Hier argumentierte Grünen-Stadtrat Martin Biederstedt mit dem Einnahme-Argument – denn wenn die Ausstellung einer neuen Hundemarke preiswerter ist, würden mehr Hundehalter ihren Hund auch anmelden und damit Hundesteuer zahlen.

Aber in diesem Fall hatte wohl Finanzbürgermeister Torsten Bonew recht, der auf Erfahrungen aus der Vergangenheit verwies, als die damals noch biligeren neu ausgestellten Hundemarken regelrecht auf einem Zweitmarkt gehandelt wurden. Zumindest vermutet er das. Einen Einfluss auf die Anmeldung der Hunde hatte die niedrige Gebühr aber wohl nicht. Sodass zumindest zu vermuten steht, dass die Erhöhung der Kosten für den „Ersatz einer abhandengekommenen Hunderegistriermarke“ auf 20 Euro erst einmal nichts an den Anmeldungen und an den Einnahmen durch die Hundesteuer ändert.

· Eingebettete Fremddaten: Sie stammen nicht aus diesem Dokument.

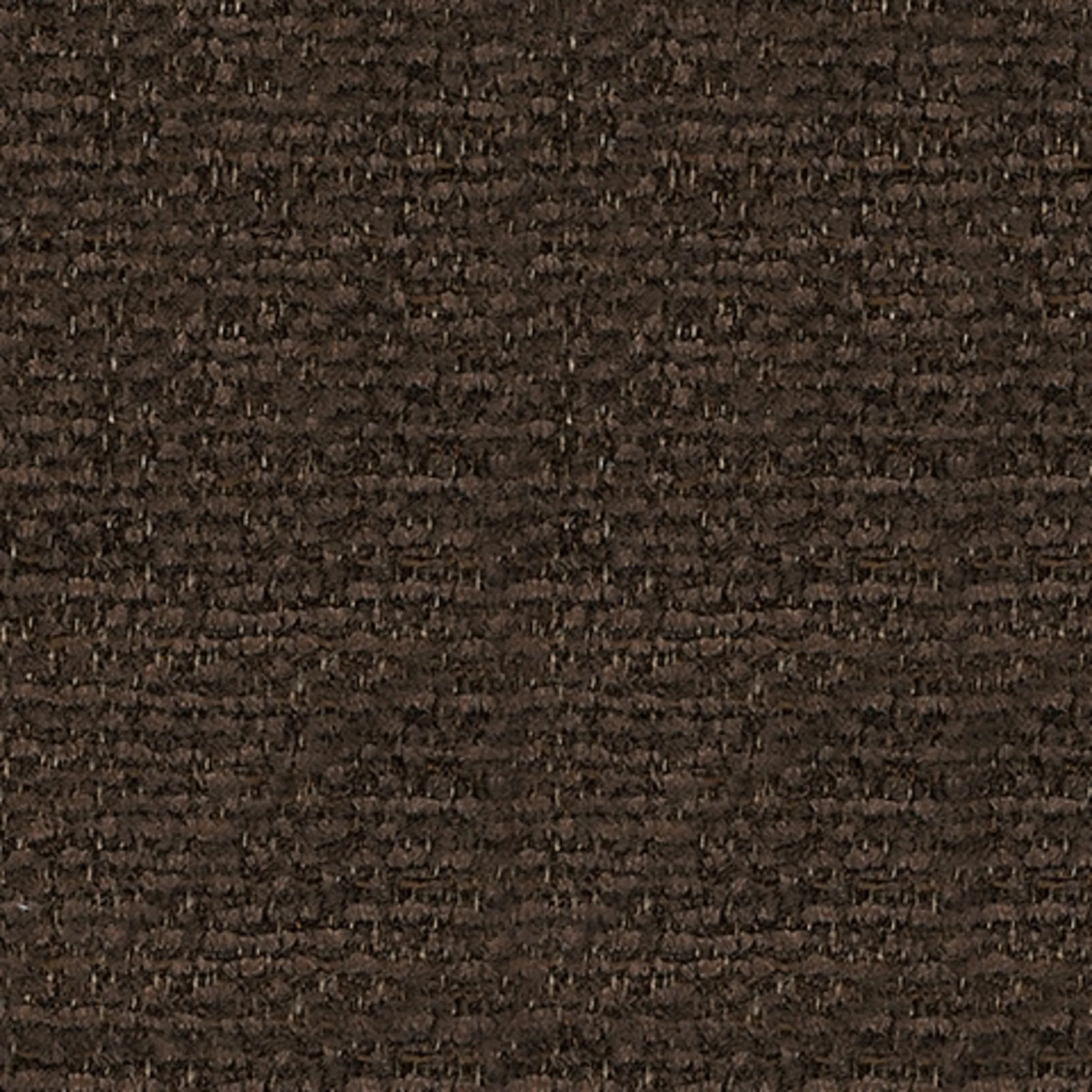 Man Fort Rocker Recliner - Image 6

Die gesamte Verwaltungsvorlage zu den neuen Verwaltungsgebühren bekam dann 43:6 Stimmen. Die meisten Grünen enthielten sich.

Dafür freuten sich vor allem die Linken, dass die Sache mit dem Wohnberechtigungsschein eine so deutliche Mehrheit in der Ratsversammlung gefunden hat.